Sparse dataset and dataloader

ironv · September 8, 2019, 2:10pm

I am training a set of FF networks on tabular data. The input is a sparse matrix. Here’s the relevant code:

    #training
    self.data_tr = TensorDataset(
            torch.tensor(train_csc.toarray(), dtype=torch.float32, device=self.device),
            torch.tensor(train_pd['is_case'].values, dtype=torch.float32, device=self.device)   #labels
        )
    
    #validation
    self.data_va = TensorDataset(
            torch.tensor(valid_csc.toarray(), dtype=torch.float32, device=self.device),
            torch.tensor(valid_pd['is_case'].values, dtype=torch.float32, device=self.device)   #labels
        )

and used it in the training

    train_ldr = DataLoader(dataset=self.data_tr, batch_size=param['bs'], shuffle=True)
    for X_mb,y_mb in train_ldr:
        yhat_mb = model(X_mb)
        loss = criterion(yhat_mb[:,0], y_mb)
        ...

The dense array is being stored on the GPU and sliced as required. This runs very fast. Unfortunately, a couple of instances are so big that they do not fit on the GPU memory as required in the above approach. For those instances I have the following:

class SparseDataset(Dataset):

    def __init__(self, mat_csc, label, device='cpu'):
        self.dim = mat_csc.shape
        self.device = torch.device(device)
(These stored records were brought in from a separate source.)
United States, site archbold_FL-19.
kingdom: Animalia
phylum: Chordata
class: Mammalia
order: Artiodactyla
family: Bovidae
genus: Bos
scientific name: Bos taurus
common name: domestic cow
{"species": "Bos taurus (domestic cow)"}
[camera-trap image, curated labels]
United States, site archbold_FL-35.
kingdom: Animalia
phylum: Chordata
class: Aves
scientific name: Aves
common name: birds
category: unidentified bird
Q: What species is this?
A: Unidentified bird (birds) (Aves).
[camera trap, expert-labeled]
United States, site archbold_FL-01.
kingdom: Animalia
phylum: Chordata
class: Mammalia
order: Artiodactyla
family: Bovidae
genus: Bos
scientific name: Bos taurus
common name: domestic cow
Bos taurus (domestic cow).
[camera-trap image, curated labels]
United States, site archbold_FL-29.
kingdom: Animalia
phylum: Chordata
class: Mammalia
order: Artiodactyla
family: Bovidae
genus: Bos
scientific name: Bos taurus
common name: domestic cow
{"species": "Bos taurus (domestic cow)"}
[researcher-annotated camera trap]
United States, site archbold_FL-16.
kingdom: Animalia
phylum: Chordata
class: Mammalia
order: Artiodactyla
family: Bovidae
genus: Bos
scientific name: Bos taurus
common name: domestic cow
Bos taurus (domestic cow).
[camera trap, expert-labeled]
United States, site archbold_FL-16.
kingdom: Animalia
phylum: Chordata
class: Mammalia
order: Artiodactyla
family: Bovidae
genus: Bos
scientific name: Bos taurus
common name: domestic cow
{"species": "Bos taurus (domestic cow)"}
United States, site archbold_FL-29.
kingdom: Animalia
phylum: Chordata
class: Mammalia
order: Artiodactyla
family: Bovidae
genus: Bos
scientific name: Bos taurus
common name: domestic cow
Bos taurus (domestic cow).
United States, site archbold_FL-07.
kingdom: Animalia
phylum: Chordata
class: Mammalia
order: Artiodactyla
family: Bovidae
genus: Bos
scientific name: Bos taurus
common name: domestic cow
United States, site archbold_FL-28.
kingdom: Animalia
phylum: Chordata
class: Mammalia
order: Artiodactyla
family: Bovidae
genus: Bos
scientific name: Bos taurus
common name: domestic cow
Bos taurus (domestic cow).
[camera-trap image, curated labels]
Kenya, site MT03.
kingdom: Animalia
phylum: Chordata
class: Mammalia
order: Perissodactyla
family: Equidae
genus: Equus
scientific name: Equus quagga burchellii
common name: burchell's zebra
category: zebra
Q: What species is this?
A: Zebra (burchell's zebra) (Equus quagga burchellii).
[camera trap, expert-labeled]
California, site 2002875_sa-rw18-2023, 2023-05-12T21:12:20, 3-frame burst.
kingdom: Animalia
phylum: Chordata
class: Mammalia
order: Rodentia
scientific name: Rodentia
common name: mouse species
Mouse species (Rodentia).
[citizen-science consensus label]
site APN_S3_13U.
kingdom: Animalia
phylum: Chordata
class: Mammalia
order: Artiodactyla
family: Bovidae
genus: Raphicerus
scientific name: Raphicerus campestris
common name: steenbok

        csr = mat_csc.tocsr(copy=True)
        self.indptr = torch.tensor(csr.indptr, dtype=torch.int64, device=self.device)
        self.indices = torch.tensor(csr.indices, dtype=torch.int64, device=self.device)
        self.data = torch.tensor(csr.data, dtype=torch.float32, device=self.device)

        self.label = torch.tensor(label, dtype=torch.float32, device=self.device)

    def __len__(self):
        return self.dim[0]

    def __getitem__(self, idx):
        obs = torch.zeros((self.dim[1],), dtype=torch.float32, device=self.device)
        ind1,ind2 = self.indptr[idx],self.indptr[idx+1]
        obs[self.indices[ind1:ind2]] = self.data[ind1:ind2]

        return obs,self.label[idx]

instantiated as

    self.data_tr = SparseDataset(train_csc, train_pd['is_case'].values, device)
    self.data_va = SparseDataset(valid_csc, valid_pd['is_case'].values, device)

and used as

    train_ldr = DataLoader(dataset=self.data_tr, batch_size=param['bs'], shuffle=True, collate_fn=my_collate)
    for X_mb,y_mb in train_ldr:
        yhat_mb = model(X_mb)
        loss = criterion(yhat_mb[:,0], y_mb)
        ....

While this is VERY memory efficient, even on my smallest instance (which fits in the memory), it is 20 times slower than the first approach. I am looking for ideas to make this faster. Thx.

keshav-b · May 25, 2021, 4:00am

I’m using a matrix of size 5k x 90k. When i load treat this as a dense matrix and run a AE network, each epoch took me around 60-65 sec. But using your sparse matrix dataloader approach took me about 15-16 secs only. Looks like it works ?